Justice Department spokeswoman Kerri Kupec said the department was pleased with the court's decision.
"The Department of Defense has the authority to create and implement personnel policies it has determined are necessary to best defend our nation," she said, adding that lower court rulings had forced the military to "maintain a prior policy that poses a risk to military effectiveness and lethality."
Groups that sued over the Trump administration's policy said they ultimately hoped to win their lawsuits against the policy. Jennifer Levi, an attorney for GLBTQ Legal Advocates & Defenders, said in a statement that the "Trump administration's cruel obsession with ridding our military of dedicated and capable service members because they happen to be transgender defies reason and cannot survive legal review."
Until a few years ago service members could be discharged from the military for being transgender. That changed under the Obama administration. The military announced in 2016 that transgender people already serving in the military would be allowed to serve openly. And the military set July 1, 2017, as the date when transgender individuals would be allowed to enlist.
But after President Donald Trump took office, the administration delayed the enlistment date, saying the issue needed further study. And in late July 2017 the president tweeted that the government would not allow "Transgender individuals to serve in any capacity in the U.S. Military." He later directed the military to return to its policy before the Obama administration changes.
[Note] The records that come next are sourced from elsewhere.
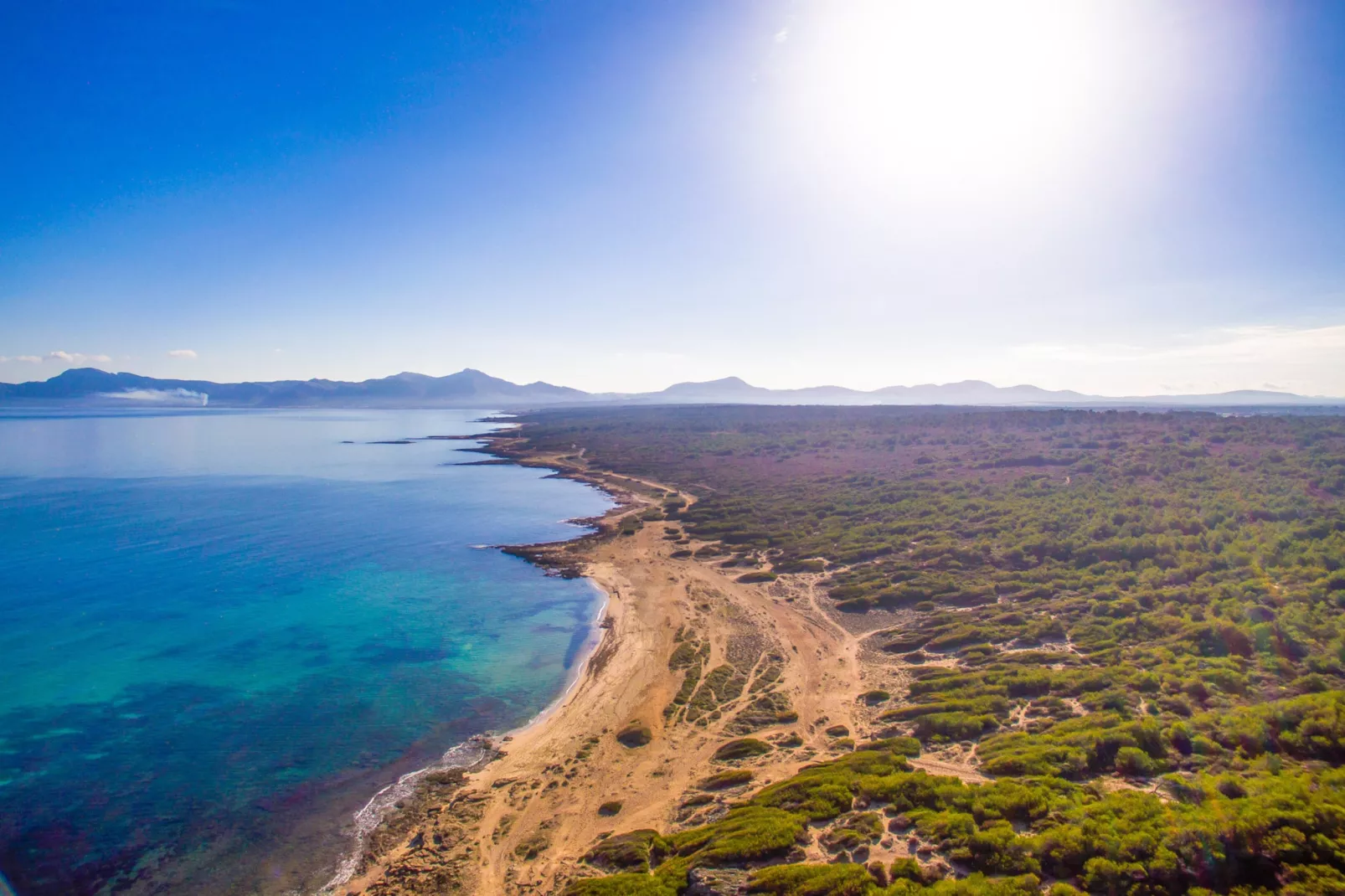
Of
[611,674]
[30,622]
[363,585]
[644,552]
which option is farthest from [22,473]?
[611,674]

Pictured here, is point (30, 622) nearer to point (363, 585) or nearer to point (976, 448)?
point (363, 585)

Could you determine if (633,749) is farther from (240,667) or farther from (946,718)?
(240,667)

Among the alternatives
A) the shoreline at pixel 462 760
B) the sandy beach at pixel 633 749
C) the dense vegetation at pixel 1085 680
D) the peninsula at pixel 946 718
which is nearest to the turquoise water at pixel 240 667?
the shoreline at pixel 462 760

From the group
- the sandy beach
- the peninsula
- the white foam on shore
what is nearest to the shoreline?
the white foam on shore

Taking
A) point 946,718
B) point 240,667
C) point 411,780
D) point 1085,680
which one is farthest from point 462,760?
point 1085,680

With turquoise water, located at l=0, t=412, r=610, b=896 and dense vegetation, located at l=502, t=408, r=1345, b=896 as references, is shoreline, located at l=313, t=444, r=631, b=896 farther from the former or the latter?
dense vegetation, located at l=502, t=408, r=1345, b=896

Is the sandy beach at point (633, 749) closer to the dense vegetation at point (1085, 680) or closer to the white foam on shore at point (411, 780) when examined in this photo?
the white foam on shore at point (411, 780)
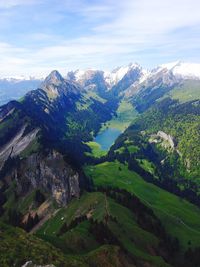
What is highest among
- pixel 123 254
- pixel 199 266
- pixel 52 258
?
pixel 52 258

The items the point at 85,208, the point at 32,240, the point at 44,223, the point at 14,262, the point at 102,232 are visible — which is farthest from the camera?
the point at 44,223

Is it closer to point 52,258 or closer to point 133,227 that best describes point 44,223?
point 133,227

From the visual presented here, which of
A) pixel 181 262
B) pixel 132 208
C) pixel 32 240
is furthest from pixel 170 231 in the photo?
pixel 32 240

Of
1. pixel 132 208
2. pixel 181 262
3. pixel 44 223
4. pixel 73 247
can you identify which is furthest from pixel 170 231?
pixel 73 247

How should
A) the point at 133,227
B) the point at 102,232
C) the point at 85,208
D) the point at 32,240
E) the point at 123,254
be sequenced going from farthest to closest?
the point at 85,208 < the point at 133,227 < the point at 102,232 < the point at 123,254 < the point at 32,240

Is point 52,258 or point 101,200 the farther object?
point 101,200

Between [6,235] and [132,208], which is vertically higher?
[6,235]
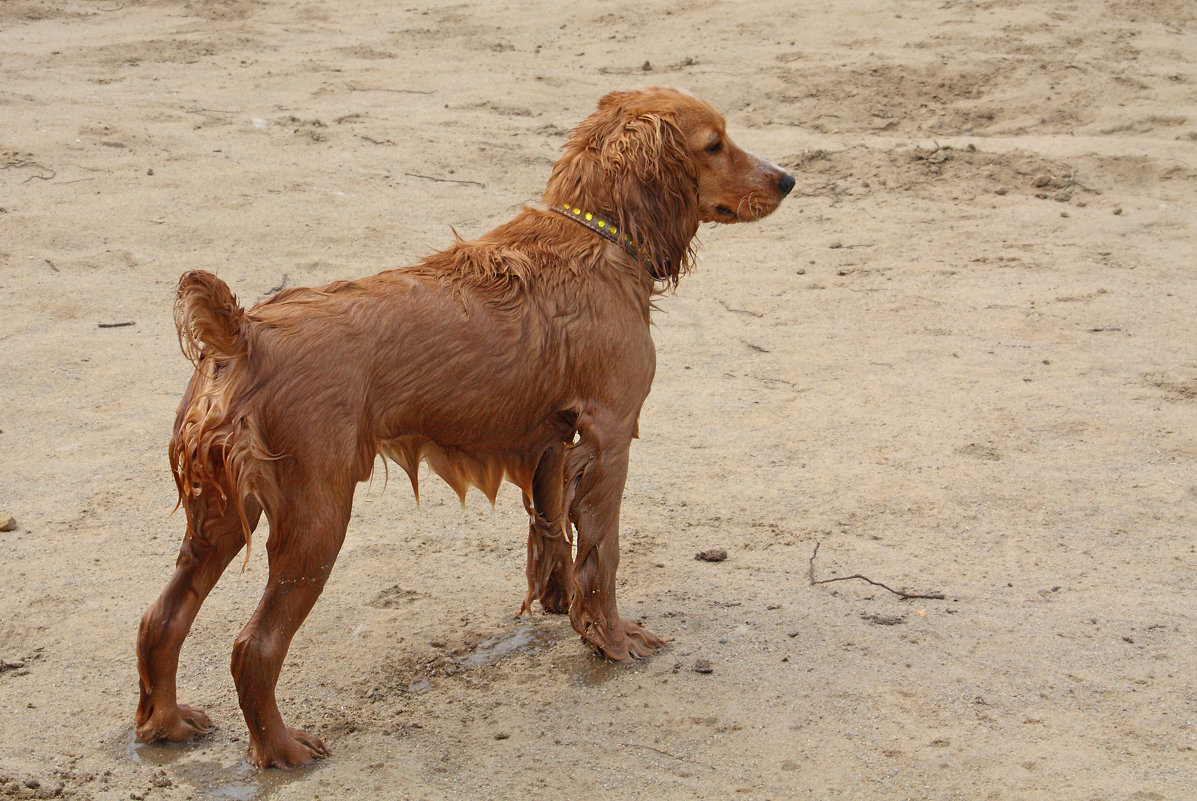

Groups representing transgender individuals sued, and the Trump administration lost early rounds in those cases, with courts issuing nationwide injunctions barring the administration from altering course. It was those injunctions that the Supreme Court put on hold Tuesday, allowing the Trump administration's policy to take effect.
The Trump administration's revised policy on transgender troops dates to March 2018. The policy generally bars transgender people from serving unless they do so "in their biological sex" and do not seek to undergo a gender transition. But it has an exception for transgender troops who relied on the Obama-era rules to begin the process of changing their gender.
Those individuals, who have been diagnosed with "gender dysphoria," a discomfort with their birth gender, can continue to serve after transitioning. The military has said that over 900 men and women had received that diagnosis. A 2016 survey estimated that about 1 percent of active duty service members, about 9,000 men and women, identify as transgender.